Interviewed April 2011.
Christina Perri has made a major splash with pop fans on her debut single "Jar Of Hearts." She has been the recipient of acclaim both for her distinctive vocals and her the emotional impact of her songwriting. I caught up with her via phone on April 3, 2011 as she was beginning promotion of her debut album LoveStrong. The album is scheduled to hit stores May 10, 2011.
Bill: Where are you today?
Christina: I am in Los Angeles. I am home drinkin' coffee.
Bill: That sounds very nice.
Christina: Thank you. It never happens.
Bill: I would expect you have had a whirlwind last nine months or so.
Christina: I have. That's exactly right. I feel like I really haven't stopped.
Bill: Are you used to it by now?
Christina: You know, I'm used to the feeling of, "Oop, here we go!" Like three countries in three days or flying around the world. That's stuff I'm like getting kind of adjusted to, but the things that happen every day I don't think I could ever be used to. I think there is this element of magic. You know, there's scary stuff, and then there's like amazing heartwarming stuff. Such a rad balance.
Bill: Could you pick out any most rewarding thing about the success in the last year?
Christina: Yes, I would say there's a couple that really stand out for me. The first being waking up every morning and getting to be me and play music. You know, forever I was a waitress and covered all my tattoos. I had to do that thing, and so I wake up simply every morning so grateful that I get to not do that, and that I get to do whatever crazy thing I'm doing. It has everything to do with my dreams and music and stuff. So there's that just basic principle in my life. I'm extremely grateful every day.
Then, there's these e-mails and letters and comments and some things I get from people that tell me that their hearts feel better and write me these elaborate stories. I have this e-mail address set up just for people to do that other than Facebook and stuff, and I write them back and we have this ongoing communication or I do with the people who like "Jar Of Hearts" and my music. That part blows my mind every day and totally warms my heart. So there's a lot of that stuff. There's a lot of...I can't believe how wonderful this life is and these feelings are and these things and my opportunities. It's just all really amazing.
Bill: Then on the other side, what's been the most difficult?

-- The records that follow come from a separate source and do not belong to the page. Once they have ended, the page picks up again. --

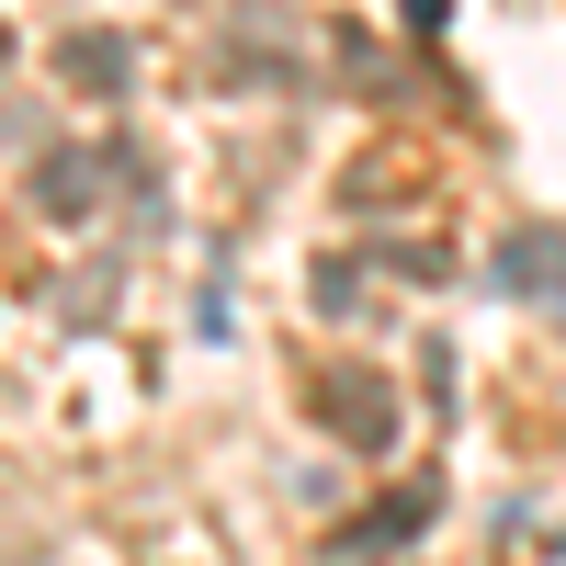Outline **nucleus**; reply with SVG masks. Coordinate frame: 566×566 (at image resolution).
I'll return each instance as SVG.
<instances>
[{
  "mask_svg": "<svg viewBox=\"0 0 566 566\" xmlns=\"http://www.w3.org/2000/svg\"><path fill=\"white\" fill-rule=\"evenodd\" d=\"M306 295H317V317H363V272H317Z\"/></svg>",
  "mask_w": 566,
  "mask_h": 566,
  "instance_id": "6",
  "label": "nucleus"
},
{
  "mask_svg": "<svg viewBox=\"0 0 566 566\" xmlns=\"http://www.w3.org/2000/svg\"><path fill=\"white\" fill-rule=\"evenodd\" d=\"M499 295H533V306H566V227H510L499 239Z\"/></svg>",
  "mask_w": 566,
  "mask_h": 566,
  "instance_id": "2",
  "label": "nucleus"
},
{
  "mask_svg": "<svg viewBox=\"0 0 566 566\" xmlns=\"http://www.w3.org/2000/svg\"><path fill=\"white\" fill-rule=\"evenodd\" d=\"M317 419H340V442H397V397H386V374H363V363H317V386H306Z\"/></svg>",
  "mask_w": 566,
  "mask_h": 566,
  "instance_id": "1",
  "label": "nucleus"
},
{
  "mask_svg": "<svg viewBox=\"0 0 566 566\" xmlns=\"http://www.w3.org/2000/svg\"><path fill=\"white\" fill-rule=\"evenodd\" d=\"M419 510H431V499H419V488H408V499H386V510H363V522L340 533V555H397V544L419 533Z\"/></svg>",
  "mask_w": 566,
  "mask_h": 566,
  "instance_id": "5",
  "label": "nucleus"
},
{
  "mask_svg": "<svg viewBox=\"0 0 566 566\" xmlns=\"http://www.w3.org/2000/svg\"><path fill=\"white\" fill-rule=\"evenodd\" d=\"M57 69H69L80 91H125V80H136V45H125L114 23H80V34H57Z\"/></svg>",
  "mask_w": 566,
  "mask_h": 566,
  "instance_id": "4",
  "label": "nucleus"
},
{
  "mask_svg": "<svg viewBox=\"0 0 566 566\" xmlns=\"http://www.w3.org/2000/svg\"><path fill=\"white\" fill-rule=\"evenodd\" d=\"M91 205H103V159H91V148H45V159H34V216L80 227Z\"/></svg>",
  "mask_w": 566,
  "mask_h": 566,
  "instance_id": "3",
  "label": "nucleus"
}]
</instances>
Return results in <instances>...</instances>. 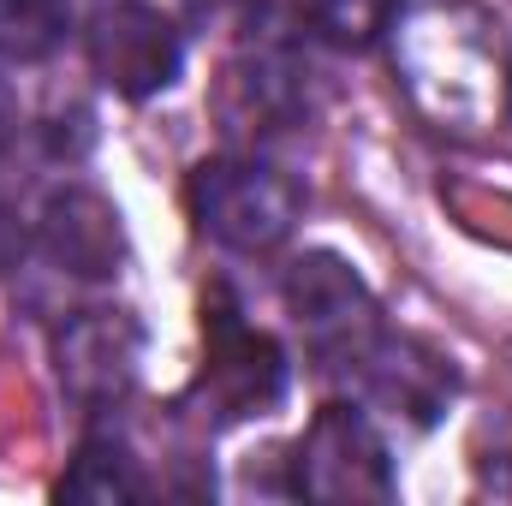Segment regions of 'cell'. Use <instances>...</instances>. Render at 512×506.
<instances>
[{"instance_id": "1", "label": "cell", "mask_w": 512, "mask_h": 506, "mask_svg": "<svg viewBox=\"0 0 512 506\" xmlns=\"http://www.w3.org/2000/svg\"><path fill=\"white\" fill-rule=\"evenodd\" d=\"M393 72L435 131L501 126L512 108V54L501 24L471 0H423L393 18Z\"/></svg>"}, {"instance_id": "2", "label": "cell", "mask_w": 512, "mask_h": 506, "mask_svg": "<svg viewBox=\"0 0 512 506\" xmlns=\"http://www.w3.org/2000/svg\"><path fill=\"white\" fill-rule=\"evenodd\" d=\"M292 393V358L286 346L256 328L239 304L233 286H209L203 292V370L191 381V405L227 429V423H256L274 417Z\"/></svg>"}, {"instance_id": "3", "label": "cell", "mask_w": 512, "mask_h": 506, "mask_svg": "<svg viewBox=\"0 0 512 506\" xmlns=\"http://www.w3.org/2000/svg\"><path fill=\"white\" fill-rule=\"evenodd\" d=\"M280 292H286V310L304 334L310 364L334 381H358V370L370 364V352L387 334L382 304L364 286V274L334 251H304L286 268Z\"/></svg>"}, {"instance_id": "4", "label": "cell", "mask_w": 512, "mask_h": 506, "mask_svg": "<svg viewBox=\"0 0 512 506\" xmlns=\"http://www.w3.org/2000/svg\"><path fill=\"white\" fill-rule=\"evenodd\" d=\"M185 197H191L197 227L215 245H227L239 256L274 251L298 227V215H304V185L286 167H274L268 155H256V149H233V155L197 161Z\"/></svg>"}, {"instance_id": "5", "label": "cell", "mask_w": 512, "mask_h": 506, "mask_svg": "<svg viewBox=\"0 0 512 506\" xmlns=\"http://www.w3.org/2000/svg\"><path fill=\"white\" fill-rule=\"evenodd\" d=\"M286 489L304 501H393L399 477H393V453H387L382 429L370 423V411L358 405H322L310 417V429L292 441L286 459Z\"/></svg>"}, {"instance_id": "6", "label": "cell", "mask_w": 512, "mask_h": 506, "mask_svg": "<svg viewBox=\"0 0 512 506\" xmlns=\"http://www.w3.org/2000/svg\"><path fill=\"white\" fill-rule=\"evenodd\" d=\"M137 370H143V322L131 310L90 304L54 328V376L84 417L120 411L137 387Z\"/></svg>"}, {"instance_id": "7", "label": "cell", "mask_w": 512, "mask_h": 506, "mask_svg": "<svg viewBox=\"0 0 512 506\" xmlns=\"http://www.w3.org/2000/svg\"><path fill=\"white\" fill-rule=\"evenodd\" d=\"M84 60L96 72V84H108L114 96L149 102V96L173 90V78L185 66V36L149 0H108V6H96V18L84 30Z\"/></svg>"}, {"instance_id": "8", "label": "cell", "mask_w": 512, "mask_h": 506, "mask_svg": "<svg viewBox=\"0 0 512 506\" xmlns=\"http://www.w3.org/2000/svg\"><path fill=\"white\" fill-rule=\"evenodd\" d=\"M310 114V66L286 36H245L221 84V120L245 137L292 131Z\"/></svg>"}, {"instance_id": "9", "label": "cell", "mask_w": 512, "mask_h": 506, "mask_svg": "<svg viewBox=\"0 0 512 506\" xmlns=\"http://www.w3.org/2000/svg\"><path fill=\"white\" fill-rule=\"evenodd\" d=\"M30 251L72 280H114L126 262L120 209L90 185H60L42 197L36 221H30Z\"/></svg>"}, {"instance_id": "10", "label": "cell", "mask_w": 512, "mask_h": 506, "mask_svg": "<svg viewBox=\"0 0 512 506\" xmlns=\"http://www.w3.org/2000/svg\"><path fill=\"white\" fill-rule=\"evenodd\" d=\"M352 387H358L370 405H382V411H393V417H405L411 429H429V423H441L447 405L459 399V370H453L435 346H423V340L387 328L382 346L370 352V364L358 370Z\"/></svg>"}, {"instance_id": "11", "label": "cell", "mask_w": 512, "mask_h": 506, "mask_svg": "<svg viewBox=\"0 0 512 506\" xmlns=\"http://www.w3.org/2000/svg\"><path fill=\"white\" fill-rule=\"evenodd\" d=\"M54 495H60V501L120 506V501H143V495H149V477H143L137 453H131L114 429H90V435L78 441V453H72V465H66V477H60Z\"/></svg>"}, {"instance_id": "12", "label": "cell", "mask_w": 512, "mask_h": 506, "mask_svg": "<svg viewBox=\"0 0 512 506\" xmlns=\"http://www.w3.org/2000/svg\"><path fill=\"white\" fill-rule=\"evenodd\" d=\"M72 36V0H0V60L42 66Z\"/></svg>"}, {"instance_id": "13", "label": "cell", "mask_w": 512, "mask_h": 506, "mask_svg": "<svg viewBox=\"0 0 512 506\" xmlns=\"http://www.w3.org/2000/svg\"><path fill=\"white\" fill-rule=\"evenodd\" d=\"M298 18L316 42L328 48H346V54H364L376 48L393 18H399V0H298Z\"/></svg>"}, {"instance_id": "14", "label": "cell", "mask_w": 512, "mask_h": 506, "mask_svg": "<svg viewBox=\"0 0 512 506\" xmlns=\"http://www.w3.org/2000/svg\"><path fill=\"white\" fill-rule=\"evenodd\" d=\"M477 477L489 495H512V417L483 423L477 435Z\"/></svg>"}, {"instance_id": "15", "label": "cell", "mask_w": 512, "mask_h": 506, "mask_svg": "<svg viewBox=\"0 0 512 506\" xmlns=\"http://www.w3.org/2000/svg\"><path fill=\"white\" fill-rule=\"evenodd\" d=\"M24 256H30V227H24V221H18V209L0 197V274H12Z\"/></svg>"}, {"instance_id": "16", "label": "cell", "mask_w": 512, "mask_h": 506, "mask_svg": "<svg viewBox=\"0 0 512 506\" xmlns=\"http://www.w3.org/2000/svg\"><path fill=\"white\" fill-rule=\"evenodd\" d=\"M197 24H215V18H245V12H256L262 0H179Z\"/></svg>"}, {"instance_id": "17", "label": "cell", "mask_w": 512, "mask_h": 506, "mask_svg": "<svg viewBox=\"0 0 512 506\" xmlns=\"http://www.w3.org/2000/svg\"><path fill=\"white\" fill-rule=\"evenodd\" d=\"M12 143H18V96H12V84L0 78V161H6Z\"/></svg>"}]
</instances>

Christina: The most challenging stuff. I feel like there's almost the equal of a challenging thing every day that there is to the amazing, heartwarming thing whether it be my nerves because I'm just this little human who my stomach twists up in a knot before I play every time, and there's that every day. There's making the album in 33 days running back and forth. We rented two rooms in one studio. So I was doing the vocals and the piano and the guitar and the harmonies and the doubles and I was just running back and forth and back and forth and getting it done in such a short amount of time. Having to unstitch my stitches that I've put on my own heart for every song, because if I don't go in there and step back into 2002 or 2007 or when I wrote these songs, then nobody is gonna believe me, and it's not a piece of art I want to put out in the world if it's not super authentic. So there was THAT every day. I mean I would like roll home crying in my car and have to stop and go get a chocolate milkshake because I was just so emotional and vulnerable and raw.
Like I said, there's an equal high to all these crazy lows. It's still the best job ever. I tell everybody I know if I complain just punch me in the face.